Nigeria to ban single-use plastics in 2025

Nigeria last week announced a ban on single-use plastics in government offices as a prelude to a nationwide ban set to begin in January 2025, a move that could stir a storm in a country hugely dependent on plastics.


A recent study by the US Agency for International Development found that Nigeria is among the world's top plastic polluters, generating over 2.5 million tonnes of plastic waste annually, and over 70% of which ends up in seas and landfill.

"If you look at the national policy on plastic waste management which was adopted in 2020, it envisaged that by 2025, some categories of plastic will be banned in Nigeria," deputy minister of environment, Iziaq Salako said.
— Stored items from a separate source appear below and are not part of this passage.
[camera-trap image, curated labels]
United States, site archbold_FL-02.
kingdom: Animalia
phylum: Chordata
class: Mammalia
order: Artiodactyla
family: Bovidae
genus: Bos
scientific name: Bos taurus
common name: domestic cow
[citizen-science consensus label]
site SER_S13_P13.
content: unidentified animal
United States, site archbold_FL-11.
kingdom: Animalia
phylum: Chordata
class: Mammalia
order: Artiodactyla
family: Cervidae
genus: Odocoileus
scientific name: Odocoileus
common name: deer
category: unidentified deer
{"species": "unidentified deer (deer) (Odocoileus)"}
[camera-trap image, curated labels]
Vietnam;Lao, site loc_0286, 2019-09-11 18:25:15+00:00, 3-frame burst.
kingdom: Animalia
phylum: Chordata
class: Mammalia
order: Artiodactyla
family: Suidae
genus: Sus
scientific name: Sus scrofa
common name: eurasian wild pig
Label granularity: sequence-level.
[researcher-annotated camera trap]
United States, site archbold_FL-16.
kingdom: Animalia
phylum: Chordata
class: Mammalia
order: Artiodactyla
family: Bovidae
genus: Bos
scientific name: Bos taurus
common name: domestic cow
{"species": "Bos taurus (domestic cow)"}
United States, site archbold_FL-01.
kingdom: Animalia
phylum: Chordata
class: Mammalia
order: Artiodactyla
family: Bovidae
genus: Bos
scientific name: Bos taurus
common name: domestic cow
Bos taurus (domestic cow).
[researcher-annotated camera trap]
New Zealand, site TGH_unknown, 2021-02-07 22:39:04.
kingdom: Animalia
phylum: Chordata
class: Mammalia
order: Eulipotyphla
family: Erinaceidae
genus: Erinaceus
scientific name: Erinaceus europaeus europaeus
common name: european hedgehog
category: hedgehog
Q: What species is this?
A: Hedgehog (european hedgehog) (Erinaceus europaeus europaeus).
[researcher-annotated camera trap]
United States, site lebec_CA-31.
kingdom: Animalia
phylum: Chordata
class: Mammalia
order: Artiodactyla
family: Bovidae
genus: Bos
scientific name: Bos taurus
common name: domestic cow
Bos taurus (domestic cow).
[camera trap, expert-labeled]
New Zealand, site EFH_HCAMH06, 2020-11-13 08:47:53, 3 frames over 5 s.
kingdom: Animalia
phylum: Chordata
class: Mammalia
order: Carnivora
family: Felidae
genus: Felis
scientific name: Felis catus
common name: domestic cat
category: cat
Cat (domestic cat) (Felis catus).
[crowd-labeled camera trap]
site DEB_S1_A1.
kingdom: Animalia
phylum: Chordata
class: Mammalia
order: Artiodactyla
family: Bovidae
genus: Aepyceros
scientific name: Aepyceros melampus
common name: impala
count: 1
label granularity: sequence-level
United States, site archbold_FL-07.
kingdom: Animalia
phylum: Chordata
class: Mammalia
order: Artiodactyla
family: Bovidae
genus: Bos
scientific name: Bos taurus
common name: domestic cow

"What the Federal government is doing is preparing the minds of Nigerians for what is to come and leading by example" he said.
Most of the materials to be banned are single-use plastics including straws, cutlery, plastic bottles and small water sachets, which present a major issue for the country, he said.

Nigeria announced a national policy to curb plastic waste pollution in 2020 when total annual plastic waste was around 1.5 million metric tonnes, according to the plan seen by Reuters.

The document highlights how proper plastic waste management can create a circular economy, where plastic design, production and use leads to recycling for reuse.

Since then, plastic waste has risen sharply in fast growing cities like Lagos, with an estimated population of between 17-20 million, and where research by the United Nations Environment Programme (UNEP) this year found that an estimated 50-60 million used water sachets are thrown into the streets daily.

In January, Lagos state announced a ban on single-use plastics and Styrofoam, widely used in food service and delivery by street vendors, saying it clogs drains and water channels.

Nigeria is also drafting a new plastic use policy that targets a phased approach to eliminating plastic waste. Within five years, it expects producers to shift to alternatives and aims to tightly regulate imports.

Analysts say while implementation may be bumpy at first, a nationwide ban is long overdue.

"It's good to start with low-hanging fruits, which is single-use plastic and beginning the implementation at government offices is a good signal," said Leslie Adogame, executive director of Sustainable Research and Action for Environmental Development, a Nigerian non-profit.